Twitter Export Script

October 13th, 2008

Filed under: Computers and Technology , Software

Tags:

I have been using Twitter as a log of my daily doings and wished to export my time-line for reformatting into a calender format. Unfortunately TweetDumpr just retrieves the list of Tweets using a single fetch request which is limited by the Twitter API to a maximum of 200 Tweets. (Update: apparently TweetDumpr can get more than 200 Tweets. It just didn’t say so in its description.)

I wanted to export all 600+ of my tweets, so I wrote the following little php script to accomplish this. I have not yet tested it with many concurrent users or added a form to select which user to update. Until I do so, I won’t be providing it as an end-user service. You are free to put it on your own machine and use it though.

TwitterExport.php

<?php
/**
 * This script will allow the export of complete user time-lines from the twitter
 * service. It joins together all pages of status updates into one large XML block
 * that can then be reformatted/processed with other tools.
 *
 * @since 10/13/08
 *
 * @copyright Copyright © 2008, Adam Franco
 * @license http://www.gnu.org/copyleft/gpl.html GNU General Public License (GPL)
 */

$user = 'afranco_work';	// Replace this with your user name.


header('Content-type: text/plain');

$allDoc = new DOMDocument;
$root = $allDoc->appendChild($allDoc->createElement('statuses'));
$root->setAttribute('type', 'array');

$page = 1;
do {
	$numStatus = 0;

	$pageDoc = new DOMDocument;
	$res = @$pageDoc->load('http://twitter.com/statuses/user_timeline/'.$user.'.xml?page='.$page);
	if (!$res) {
		print "\n\n**** Error loading page $page ****";
		exit;
	}
	foreach ($pageDoc->getElementsByTagName('status') as $status) {
		$root->appendChild($allDoc->createTextNode("\n"));
		$root->appendChild($allDoc->importNode($status, true));
		$numStatus++;
	}

	print "\nLoaded page $page with $numStatus status updates.";
	flush();

	$page ++;
	sleep(1);

} while ($numStatus);

print "\nDone loading timeline.";
print "\n\n\n";

$root->appendChild($allDoc->createTextNode("\n"));
print $allDoc->saveXml();



Usage (assuming PHP is installed)

  1. Save the code above on your machine as twitter_export.php
  2. Edit the code to change the $user variable to be your own Twitter username
  3. From the command line run php twitter_export.php
  4. Copy/paste the XML output into a file for safe keeping and further processing

27 Responses to “Twitter Export Script”

  1. Brad Kelletton 13 Oct 2008 at 10:52 am

    Actually Adam, TweetDumpr does as your method does and scrapes the HTML of a user’s timeline. Twitter now limits the number of pages you can go back in time now, however, so it isn’t possible to get your entire timeline.

_ _ _ _

Work instructions:
**a.** List every variable name that appears in the PHP code of the Twitter export page.
**b.** Recast the records as a numbered list, from the line that contains "Answer in <instances>...</instances>." up to and including the line that contains "136L180 140L185 142V143L195", with blank lines left out.

_ _ _ _

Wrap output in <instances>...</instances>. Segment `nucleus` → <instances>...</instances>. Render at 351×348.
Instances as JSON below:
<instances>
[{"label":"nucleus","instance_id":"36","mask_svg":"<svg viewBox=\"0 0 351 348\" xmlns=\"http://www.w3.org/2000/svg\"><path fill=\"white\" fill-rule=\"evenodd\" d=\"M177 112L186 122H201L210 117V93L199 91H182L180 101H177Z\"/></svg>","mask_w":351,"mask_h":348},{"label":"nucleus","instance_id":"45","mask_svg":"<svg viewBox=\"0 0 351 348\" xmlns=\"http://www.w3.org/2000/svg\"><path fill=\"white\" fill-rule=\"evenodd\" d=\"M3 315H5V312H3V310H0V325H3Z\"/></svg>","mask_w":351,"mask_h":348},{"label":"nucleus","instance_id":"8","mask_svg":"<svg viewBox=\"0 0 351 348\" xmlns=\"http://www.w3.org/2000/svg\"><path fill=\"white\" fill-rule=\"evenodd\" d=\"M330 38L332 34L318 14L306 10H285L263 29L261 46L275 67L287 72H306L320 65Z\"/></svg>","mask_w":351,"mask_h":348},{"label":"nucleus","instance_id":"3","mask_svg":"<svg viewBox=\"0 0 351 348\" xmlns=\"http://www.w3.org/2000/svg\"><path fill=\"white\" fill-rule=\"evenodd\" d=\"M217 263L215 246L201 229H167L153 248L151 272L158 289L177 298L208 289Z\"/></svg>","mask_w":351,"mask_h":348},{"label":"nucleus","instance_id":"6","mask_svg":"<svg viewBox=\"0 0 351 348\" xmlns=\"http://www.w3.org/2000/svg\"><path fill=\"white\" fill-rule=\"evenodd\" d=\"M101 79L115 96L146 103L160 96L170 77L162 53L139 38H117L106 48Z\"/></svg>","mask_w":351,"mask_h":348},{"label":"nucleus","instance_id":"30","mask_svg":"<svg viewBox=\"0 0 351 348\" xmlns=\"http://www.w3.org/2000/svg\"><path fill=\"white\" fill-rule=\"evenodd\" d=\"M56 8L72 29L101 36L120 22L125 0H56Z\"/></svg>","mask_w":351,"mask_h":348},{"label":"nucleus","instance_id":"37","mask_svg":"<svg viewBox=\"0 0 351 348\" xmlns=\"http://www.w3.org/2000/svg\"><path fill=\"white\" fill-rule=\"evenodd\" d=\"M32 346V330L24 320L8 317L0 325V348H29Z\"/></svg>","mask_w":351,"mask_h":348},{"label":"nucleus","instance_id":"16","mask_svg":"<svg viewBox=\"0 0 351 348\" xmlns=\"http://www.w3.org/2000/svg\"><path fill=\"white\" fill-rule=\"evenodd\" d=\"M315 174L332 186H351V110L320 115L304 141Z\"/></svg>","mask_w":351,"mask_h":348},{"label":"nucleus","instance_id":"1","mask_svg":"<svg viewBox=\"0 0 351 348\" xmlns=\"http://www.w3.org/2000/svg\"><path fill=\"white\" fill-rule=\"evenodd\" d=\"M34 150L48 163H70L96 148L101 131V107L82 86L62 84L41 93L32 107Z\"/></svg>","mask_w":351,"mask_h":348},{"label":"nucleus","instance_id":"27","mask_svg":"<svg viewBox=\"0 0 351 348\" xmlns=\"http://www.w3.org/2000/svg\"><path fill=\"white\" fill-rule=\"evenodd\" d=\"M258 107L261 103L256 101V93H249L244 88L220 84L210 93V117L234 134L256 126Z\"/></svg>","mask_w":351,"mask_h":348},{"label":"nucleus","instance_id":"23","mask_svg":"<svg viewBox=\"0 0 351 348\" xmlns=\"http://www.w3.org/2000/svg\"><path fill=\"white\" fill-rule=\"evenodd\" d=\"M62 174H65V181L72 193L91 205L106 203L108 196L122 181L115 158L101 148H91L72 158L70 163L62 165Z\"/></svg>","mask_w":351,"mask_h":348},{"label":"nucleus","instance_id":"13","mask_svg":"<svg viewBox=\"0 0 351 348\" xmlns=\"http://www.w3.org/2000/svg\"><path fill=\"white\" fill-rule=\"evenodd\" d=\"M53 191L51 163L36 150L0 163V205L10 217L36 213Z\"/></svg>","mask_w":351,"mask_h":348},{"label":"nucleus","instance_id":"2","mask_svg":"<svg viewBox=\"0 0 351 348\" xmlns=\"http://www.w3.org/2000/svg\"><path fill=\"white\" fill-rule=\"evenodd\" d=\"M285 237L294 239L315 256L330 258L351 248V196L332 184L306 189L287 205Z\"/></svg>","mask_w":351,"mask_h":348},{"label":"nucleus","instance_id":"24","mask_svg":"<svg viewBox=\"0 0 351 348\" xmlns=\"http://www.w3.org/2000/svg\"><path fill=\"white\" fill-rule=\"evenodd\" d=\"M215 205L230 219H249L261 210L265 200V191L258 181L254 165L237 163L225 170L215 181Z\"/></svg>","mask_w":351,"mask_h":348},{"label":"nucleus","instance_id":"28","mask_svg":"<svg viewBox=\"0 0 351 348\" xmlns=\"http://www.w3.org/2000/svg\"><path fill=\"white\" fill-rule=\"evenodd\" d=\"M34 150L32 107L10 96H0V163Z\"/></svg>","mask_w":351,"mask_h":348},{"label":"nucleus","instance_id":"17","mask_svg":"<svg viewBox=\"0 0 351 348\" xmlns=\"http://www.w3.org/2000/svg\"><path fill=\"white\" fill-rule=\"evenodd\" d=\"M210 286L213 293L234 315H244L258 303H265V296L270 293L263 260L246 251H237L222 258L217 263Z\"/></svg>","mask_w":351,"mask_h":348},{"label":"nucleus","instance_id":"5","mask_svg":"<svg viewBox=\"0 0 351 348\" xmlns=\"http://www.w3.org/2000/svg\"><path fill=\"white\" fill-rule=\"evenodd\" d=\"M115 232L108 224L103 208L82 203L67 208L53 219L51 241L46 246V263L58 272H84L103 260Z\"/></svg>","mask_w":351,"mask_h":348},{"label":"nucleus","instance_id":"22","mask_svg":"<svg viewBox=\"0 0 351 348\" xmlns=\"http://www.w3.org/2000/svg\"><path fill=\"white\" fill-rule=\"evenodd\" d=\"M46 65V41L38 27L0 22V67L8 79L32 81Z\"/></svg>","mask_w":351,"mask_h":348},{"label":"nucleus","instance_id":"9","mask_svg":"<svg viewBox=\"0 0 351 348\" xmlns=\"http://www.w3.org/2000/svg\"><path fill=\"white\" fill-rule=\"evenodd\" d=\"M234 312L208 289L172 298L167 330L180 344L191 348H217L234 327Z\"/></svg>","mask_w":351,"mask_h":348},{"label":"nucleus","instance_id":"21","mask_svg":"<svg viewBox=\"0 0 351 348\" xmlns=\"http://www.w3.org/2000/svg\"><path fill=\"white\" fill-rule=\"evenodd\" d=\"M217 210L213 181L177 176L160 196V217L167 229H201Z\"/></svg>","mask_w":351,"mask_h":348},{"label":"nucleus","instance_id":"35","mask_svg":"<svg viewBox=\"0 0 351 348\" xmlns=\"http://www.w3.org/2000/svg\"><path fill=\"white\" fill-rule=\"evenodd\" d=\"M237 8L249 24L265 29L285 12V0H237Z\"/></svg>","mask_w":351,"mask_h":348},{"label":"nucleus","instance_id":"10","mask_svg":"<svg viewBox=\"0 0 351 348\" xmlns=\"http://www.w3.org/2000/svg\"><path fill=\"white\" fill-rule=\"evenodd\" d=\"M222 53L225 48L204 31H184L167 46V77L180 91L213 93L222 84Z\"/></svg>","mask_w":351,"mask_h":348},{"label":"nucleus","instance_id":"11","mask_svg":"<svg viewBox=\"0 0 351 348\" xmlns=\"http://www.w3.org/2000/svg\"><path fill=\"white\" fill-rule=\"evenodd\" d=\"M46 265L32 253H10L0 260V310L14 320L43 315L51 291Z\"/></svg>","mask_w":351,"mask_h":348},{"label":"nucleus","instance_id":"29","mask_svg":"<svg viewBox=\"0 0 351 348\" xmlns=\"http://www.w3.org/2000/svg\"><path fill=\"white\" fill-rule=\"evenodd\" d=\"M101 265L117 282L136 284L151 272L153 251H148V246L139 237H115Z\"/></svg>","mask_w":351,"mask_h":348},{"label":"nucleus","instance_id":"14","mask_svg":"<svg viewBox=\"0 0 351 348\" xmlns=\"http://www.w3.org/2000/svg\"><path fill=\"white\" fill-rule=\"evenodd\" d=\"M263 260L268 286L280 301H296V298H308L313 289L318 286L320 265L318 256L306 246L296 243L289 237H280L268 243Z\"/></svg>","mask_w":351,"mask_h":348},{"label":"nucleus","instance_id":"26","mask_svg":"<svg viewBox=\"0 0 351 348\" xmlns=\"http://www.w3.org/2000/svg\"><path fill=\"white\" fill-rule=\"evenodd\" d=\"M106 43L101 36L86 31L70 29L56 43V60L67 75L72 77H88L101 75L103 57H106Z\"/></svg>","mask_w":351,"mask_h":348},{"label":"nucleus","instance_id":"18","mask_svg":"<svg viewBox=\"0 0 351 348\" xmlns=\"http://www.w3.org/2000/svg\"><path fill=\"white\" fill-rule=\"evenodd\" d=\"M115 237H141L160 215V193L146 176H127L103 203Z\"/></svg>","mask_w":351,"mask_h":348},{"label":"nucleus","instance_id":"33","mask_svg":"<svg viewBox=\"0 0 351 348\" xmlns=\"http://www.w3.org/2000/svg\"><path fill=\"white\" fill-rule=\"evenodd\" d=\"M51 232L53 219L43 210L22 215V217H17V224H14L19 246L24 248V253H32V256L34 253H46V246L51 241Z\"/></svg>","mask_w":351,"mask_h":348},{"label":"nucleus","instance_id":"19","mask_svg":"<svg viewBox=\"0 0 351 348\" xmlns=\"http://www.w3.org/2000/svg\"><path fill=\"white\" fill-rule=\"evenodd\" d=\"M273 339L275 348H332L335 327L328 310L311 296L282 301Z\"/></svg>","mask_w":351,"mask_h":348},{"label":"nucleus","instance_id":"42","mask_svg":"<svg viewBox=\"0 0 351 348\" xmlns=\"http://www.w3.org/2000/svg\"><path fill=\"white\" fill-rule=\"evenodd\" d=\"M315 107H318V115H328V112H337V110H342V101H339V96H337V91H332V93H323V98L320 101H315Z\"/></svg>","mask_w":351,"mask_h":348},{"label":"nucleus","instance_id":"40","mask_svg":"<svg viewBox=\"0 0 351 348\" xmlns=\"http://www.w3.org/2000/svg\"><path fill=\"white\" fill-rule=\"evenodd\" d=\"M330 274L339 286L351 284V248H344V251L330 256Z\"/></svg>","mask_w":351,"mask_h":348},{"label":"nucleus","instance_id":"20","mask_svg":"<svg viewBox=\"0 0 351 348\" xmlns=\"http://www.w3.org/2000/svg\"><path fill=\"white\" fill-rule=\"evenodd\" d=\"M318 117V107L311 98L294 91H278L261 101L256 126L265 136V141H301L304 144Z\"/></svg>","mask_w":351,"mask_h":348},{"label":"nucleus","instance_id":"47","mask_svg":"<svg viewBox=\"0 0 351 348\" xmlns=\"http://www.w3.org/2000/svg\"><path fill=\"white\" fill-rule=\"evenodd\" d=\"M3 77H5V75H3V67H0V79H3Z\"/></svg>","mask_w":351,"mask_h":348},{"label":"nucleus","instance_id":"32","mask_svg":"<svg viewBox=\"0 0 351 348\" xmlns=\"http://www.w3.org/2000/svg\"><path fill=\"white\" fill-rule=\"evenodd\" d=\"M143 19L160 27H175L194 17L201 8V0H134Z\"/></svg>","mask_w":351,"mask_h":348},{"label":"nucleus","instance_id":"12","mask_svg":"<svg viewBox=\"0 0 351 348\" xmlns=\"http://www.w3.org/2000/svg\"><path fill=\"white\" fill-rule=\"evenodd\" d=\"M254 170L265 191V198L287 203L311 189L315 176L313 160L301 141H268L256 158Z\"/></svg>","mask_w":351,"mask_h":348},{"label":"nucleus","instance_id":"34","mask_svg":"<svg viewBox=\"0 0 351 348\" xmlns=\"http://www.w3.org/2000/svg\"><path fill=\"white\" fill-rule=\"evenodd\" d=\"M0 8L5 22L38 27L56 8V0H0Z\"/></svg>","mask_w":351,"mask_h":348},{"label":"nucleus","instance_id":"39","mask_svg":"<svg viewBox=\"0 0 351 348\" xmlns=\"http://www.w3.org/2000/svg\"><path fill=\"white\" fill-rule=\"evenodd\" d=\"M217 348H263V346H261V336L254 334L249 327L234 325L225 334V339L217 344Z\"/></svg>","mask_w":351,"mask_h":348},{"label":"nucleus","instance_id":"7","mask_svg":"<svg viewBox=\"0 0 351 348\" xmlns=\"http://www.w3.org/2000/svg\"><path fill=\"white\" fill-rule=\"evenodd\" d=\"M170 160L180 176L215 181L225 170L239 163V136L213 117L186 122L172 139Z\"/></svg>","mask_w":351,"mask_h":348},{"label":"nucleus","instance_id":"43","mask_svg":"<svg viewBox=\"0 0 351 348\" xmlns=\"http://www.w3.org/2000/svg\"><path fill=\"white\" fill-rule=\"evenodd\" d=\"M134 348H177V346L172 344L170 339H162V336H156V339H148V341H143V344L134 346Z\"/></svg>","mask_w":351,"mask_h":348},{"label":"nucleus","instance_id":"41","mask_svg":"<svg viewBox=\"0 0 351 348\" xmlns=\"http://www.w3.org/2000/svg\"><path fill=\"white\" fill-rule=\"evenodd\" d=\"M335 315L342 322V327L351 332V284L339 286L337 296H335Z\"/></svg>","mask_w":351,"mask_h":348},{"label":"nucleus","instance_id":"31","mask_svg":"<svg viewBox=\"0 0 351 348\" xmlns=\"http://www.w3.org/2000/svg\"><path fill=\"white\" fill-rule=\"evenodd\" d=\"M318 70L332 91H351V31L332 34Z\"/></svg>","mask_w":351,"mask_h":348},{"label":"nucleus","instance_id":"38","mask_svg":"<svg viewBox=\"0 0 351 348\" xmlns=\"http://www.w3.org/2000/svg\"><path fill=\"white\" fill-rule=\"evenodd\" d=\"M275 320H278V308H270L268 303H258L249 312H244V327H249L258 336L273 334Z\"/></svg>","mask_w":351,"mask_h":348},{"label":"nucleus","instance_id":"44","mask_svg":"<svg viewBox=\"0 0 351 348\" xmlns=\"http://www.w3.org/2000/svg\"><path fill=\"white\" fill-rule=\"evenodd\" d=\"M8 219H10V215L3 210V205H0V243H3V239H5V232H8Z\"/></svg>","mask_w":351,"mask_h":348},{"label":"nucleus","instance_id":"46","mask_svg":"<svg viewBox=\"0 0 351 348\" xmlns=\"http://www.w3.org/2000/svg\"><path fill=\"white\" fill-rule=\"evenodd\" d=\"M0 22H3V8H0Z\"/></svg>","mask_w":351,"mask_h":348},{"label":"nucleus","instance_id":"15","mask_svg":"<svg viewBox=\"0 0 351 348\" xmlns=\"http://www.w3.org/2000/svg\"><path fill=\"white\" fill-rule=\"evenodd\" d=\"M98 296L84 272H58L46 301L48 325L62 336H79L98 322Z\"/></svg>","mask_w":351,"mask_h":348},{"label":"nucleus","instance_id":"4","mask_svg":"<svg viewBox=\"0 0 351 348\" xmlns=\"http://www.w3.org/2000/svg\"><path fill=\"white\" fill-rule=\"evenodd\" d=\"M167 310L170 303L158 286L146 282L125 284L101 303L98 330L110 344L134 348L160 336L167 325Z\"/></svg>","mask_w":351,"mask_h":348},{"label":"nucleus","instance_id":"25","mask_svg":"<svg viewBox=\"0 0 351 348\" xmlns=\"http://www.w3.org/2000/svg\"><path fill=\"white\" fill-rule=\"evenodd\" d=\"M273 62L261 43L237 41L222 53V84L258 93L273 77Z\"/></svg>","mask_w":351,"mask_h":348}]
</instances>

_ _ _ _

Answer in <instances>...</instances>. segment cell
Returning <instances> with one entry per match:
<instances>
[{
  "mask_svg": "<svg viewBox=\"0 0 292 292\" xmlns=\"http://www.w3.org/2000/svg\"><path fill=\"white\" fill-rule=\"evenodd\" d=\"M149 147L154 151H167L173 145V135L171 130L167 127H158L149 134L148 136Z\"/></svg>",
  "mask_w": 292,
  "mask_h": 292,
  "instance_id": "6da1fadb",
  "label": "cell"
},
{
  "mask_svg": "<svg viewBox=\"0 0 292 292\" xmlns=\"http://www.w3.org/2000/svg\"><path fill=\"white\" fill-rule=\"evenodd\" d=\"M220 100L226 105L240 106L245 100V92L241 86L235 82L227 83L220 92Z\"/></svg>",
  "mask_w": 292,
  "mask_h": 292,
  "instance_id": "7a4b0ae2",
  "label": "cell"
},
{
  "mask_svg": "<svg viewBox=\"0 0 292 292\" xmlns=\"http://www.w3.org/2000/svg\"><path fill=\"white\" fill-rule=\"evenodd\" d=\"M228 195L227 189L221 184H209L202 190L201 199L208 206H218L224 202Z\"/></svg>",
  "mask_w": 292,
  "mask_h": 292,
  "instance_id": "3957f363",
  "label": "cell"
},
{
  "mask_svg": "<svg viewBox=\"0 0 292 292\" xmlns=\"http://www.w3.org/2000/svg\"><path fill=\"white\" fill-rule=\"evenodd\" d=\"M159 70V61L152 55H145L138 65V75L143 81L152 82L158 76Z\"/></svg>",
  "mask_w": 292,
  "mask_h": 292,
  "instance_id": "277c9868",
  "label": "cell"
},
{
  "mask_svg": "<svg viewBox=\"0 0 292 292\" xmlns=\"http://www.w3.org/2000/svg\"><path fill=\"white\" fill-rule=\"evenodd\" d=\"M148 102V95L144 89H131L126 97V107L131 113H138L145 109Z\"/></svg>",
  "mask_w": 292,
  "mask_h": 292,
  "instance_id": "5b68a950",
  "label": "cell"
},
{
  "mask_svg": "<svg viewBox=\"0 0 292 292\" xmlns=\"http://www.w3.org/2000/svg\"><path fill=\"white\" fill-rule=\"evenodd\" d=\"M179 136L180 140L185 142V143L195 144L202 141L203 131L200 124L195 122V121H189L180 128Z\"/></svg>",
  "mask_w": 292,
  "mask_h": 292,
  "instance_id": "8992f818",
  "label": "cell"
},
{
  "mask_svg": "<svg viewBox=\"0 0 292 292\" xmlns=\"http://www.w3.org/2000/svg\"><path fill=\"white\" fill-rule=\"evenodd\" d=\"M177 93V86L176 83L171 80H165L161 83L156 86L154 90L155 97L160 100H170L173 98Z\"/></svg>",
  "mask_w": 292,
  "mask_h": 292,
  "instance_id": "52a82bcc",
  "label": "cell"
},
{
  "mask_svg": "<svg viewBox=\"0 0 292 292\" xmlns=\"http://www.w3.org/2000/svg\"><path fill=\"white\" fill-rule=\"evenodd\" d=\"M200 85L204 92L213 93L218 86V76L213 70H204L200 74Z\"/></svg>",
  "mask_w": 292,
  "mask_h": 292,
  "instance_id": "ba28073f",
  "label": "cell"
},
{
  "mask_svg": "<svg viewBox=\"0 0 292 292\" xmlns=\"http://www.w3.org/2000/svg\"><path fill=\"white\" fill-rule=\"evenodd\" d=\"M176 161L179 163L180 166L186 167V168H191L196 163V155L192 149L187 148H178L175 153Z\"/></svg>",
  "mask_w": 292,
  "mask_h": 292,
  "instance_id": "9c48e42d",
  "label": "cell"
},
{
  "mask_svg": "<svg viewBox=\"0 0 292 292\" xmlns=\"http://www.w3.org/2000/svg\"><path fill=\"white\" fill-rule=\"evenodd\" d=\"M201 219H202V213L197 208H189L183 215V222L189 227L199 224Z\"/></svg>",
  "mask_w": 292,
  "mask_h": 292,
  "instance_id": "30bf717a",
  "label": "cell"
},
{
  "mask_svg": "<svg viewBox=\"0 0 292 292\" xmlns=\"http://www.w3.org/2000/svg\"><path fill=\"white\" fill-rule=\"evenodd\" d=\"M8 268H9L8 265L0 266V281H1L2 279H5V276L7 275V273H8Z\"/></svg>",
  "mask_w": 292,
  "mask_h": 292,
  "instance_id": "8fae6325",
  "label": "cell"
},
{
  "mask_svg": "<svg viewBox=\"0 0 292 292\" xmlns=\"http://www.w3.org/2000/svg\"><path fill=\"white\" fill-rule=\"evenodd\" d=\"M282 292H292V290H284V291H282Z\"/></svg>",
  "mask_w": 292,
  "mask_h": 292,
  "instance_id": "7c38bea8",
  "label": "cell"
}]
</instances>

_ _ _ _

Answer set:
**a.**
$user
$allDoc
$root
$page
$numStatus
$pageDoc
$res
$status

**b.**
1. Answer in <instances>...</instances>. segment cell
2. Returning <instances> with one entry per match:
3. <instances>
4. [{
5.   "mask_svg": "<svg viewBox=\"0 0 292 292\" xmlns=\"http://www.w3.org/2000/svg\"><path fill=\"white\" fill-rule=\"evenodd\" d=\"M149 147L154 151H167L173 145V135L171 130L167 127H158L149 134L148 136Z\"/></svg>",
6.   "mask_w": 292,
7.   "mask_h": 292,
8.   "instance_id": "6da1fadb",
9.   "label": "cell"
10. },
11. {
12.   "mask_svg": "<svg viewBox=\"0 0 292 292\" xmlns=\"http://www.w3.org/2000/svg\"><path fill=\"white\" fill-rule=\"evenodd\" d=\"M220 100L226 105L240 106L245 100V92L241 86L235 82L227 83L220 92Z\"/></svg>",
13.   "mask_w": 292,
14.   "mask_h": 292,
15.   "instance_id": "7a4b0ae2",
16.   "label": "cell"
17. },
18. {
19.   "mask_svg": "<svg viewBox=\"0 0 292 292\" xmlns=\"http://www.w3.org/2000/svg\"><path fill=\"white\" fill-rule=\"evenodd\" d=\"M228 195L227 189L221 184H209L202 190L201 199L208 206H218L224 202Z\"/></svg>",
20.   "mask_w": 292,
21.   "mask_h": 292,
22.   "instance_id": "3957f363",
23.   "label": "cell"
24. },
25. {
26.   "mask_svg": "<svg viewBox=\"0 0 292 292\" xmlns=\"http://www.w3.org/2000/svg\"><path fill=\"white\" fill-rule=\"evenodd\" d=\"M159 70V61L152 55H145L138 65V75L143 81L152 82L158 76Z\"/></svg>",
27.   "mask_w": 292,
28.   "mask_h": 292,
29.   "instance_id": "277c9868",
30.   "label": "cell"
31. },
32. {
33.   "mask_svg": "<svg viewBox=\"0 0 292 292\" xmlns=\"http://www.w3.org/2000/svg\"><path fill=\"white\" fill-rule=\"evenodd\" d=\"M148 102V95L144 89H131L126 97V107L131 113H138L145 109Z\"/></svg>",
34.   "mask_w": 292,
35.   "mask_h": 292,
36.   "instance_id": "5b68a950",
37.   "label": "cell"
38. },
39. {
40.   "mask_svg": "<svg viewBox=\"0 0 292 292\" xmlns=\"http://www.w3.org/2000/svg\"><path fill=\"white\" fill-rule=\"evenodd\" d=\"M179 136L180 140L185 142V143L195 144L202 141L203 131L200 124L195 122V121H189L180 128Z\"/></svg>",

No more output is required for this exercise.